Introduced December 4, 2025 by Rand Paul · Last progress December 4, 2025
The bill modernizes and expands HSAs and creates new pooled marketplace options to increase coverage choice and tax-advantaged saving, but does so at the cost of added administrative and regulatory complexity, potential revenue loss from broader tax-favored uses, and risks of coverage fragmentation or financial instability in pooled plans.
People who use HSAs (including middle-income savers and those 50+) get more predictable, inflation-adjusted contribution limits (including an indexed catch-up amount), reducing uncertainty when planning pre-tax health savings.
Uninsured individuals and small businesses gain new access to group coverage through federally enabled marketplace pools (including drug-only plans) and protections that bar denial based on health status, expanding options for coverage and access to medications.
HSA rules are modernized to increase flexibility and clarity — cash contributions can be deducted, recent pre-account medical expenses can be reimbursed, and rollover/treatment rules are clarified — making it easier for people to use and fund HSAs.
Employers, payroll providers, and state regulators face meaningful new administrative and compliance burdens from updated HSA rules, 'comparable contribution' requirements, technical cross-reference changes, and new pool-related oversight questions, likely raising costs and short-term reporting complexity.
Expanding tax-favored HSA uses to items like vitamins, gym memberships, and wearables could increase tax-favored consumer spending, reduce federal tax revenue, and encourage use of HSAs for wellness goods rather than strictly medical care.
Broader HSA rules and new rollover/treatment changes increase complexity for individuals and administrators, raising the risk of inadvertent misuse, audits, and corrective actions.
Based on analysis of 4 sections of legislative text.
Revises how HSA contribution and catch-up limits are indexed and creates federally authorized "health marketplace pools" that can offer group health plans treated as employers for coverage purposes.

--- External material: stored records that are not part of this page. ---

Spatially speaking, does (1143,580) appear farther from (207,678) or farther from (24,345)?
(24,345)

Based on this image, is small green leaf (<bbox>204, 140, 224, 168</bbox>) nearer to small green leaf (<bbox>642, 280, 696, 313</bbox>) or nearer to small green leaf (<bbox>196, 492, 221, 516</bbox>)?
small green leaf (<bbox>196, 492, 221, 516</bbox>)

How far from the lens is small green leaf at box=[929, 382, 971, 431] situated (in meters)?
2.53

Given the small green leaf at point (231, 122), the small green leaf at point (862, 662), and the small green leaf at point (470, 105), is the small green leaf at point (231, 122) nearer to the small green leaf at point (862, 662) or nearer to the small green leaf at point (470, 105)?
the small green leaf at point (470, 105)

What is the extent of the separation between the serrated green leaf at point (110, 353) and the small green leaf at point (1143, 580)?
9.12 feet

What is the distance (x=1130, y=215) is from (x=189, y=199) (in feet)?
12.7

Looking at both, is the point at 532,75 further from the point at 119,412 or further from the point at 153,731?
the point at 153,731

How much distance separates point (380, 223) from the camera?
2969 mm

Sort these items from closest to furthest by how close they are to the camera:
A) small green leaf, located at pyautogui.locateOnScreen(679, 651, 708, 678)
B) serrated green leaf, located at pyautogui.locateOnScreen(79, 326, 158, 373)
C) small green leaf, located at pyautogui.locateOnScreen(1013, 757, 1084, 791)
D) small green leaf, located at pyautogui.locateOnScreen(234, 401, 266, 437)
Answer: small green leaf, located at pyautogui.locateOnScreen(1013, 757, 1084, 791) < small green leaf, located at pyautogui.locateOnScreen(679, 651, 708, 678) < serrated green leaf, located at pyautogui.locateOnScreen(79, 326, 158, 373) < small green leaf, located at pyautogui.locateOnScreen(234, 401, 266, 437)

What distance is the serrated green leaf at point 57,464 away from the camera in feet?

Changes how Health Savings Account (HSA) contribution limits and catch-up amounts are set by tying them to other indexed dollar amounts in the tax code, updates many cross-references and reporting rules, and makes those tax changes effective for taxable years beginning after enactment. It also creates a new legal structure that lets specially qualified “health marketplace pools” operate like employers only for the purpose of offering group health plans or group health insurance, with rules on membership, nondiscrimination, allowable benefits (including drug-only plans and over-the-counter drugs), contracting, and enrollment. The bill affects taxpayers who use HSAs, employers and plan administrators who report or maintain HSA and group plan records, insurers and third-party administrators that contract with new pools, and people without employer coverage who might gain access to pooled group plans. It requires updates to plan documents, payroll and tax reporting, and creates new regulatory constructs under ERISA for pools offering coverage.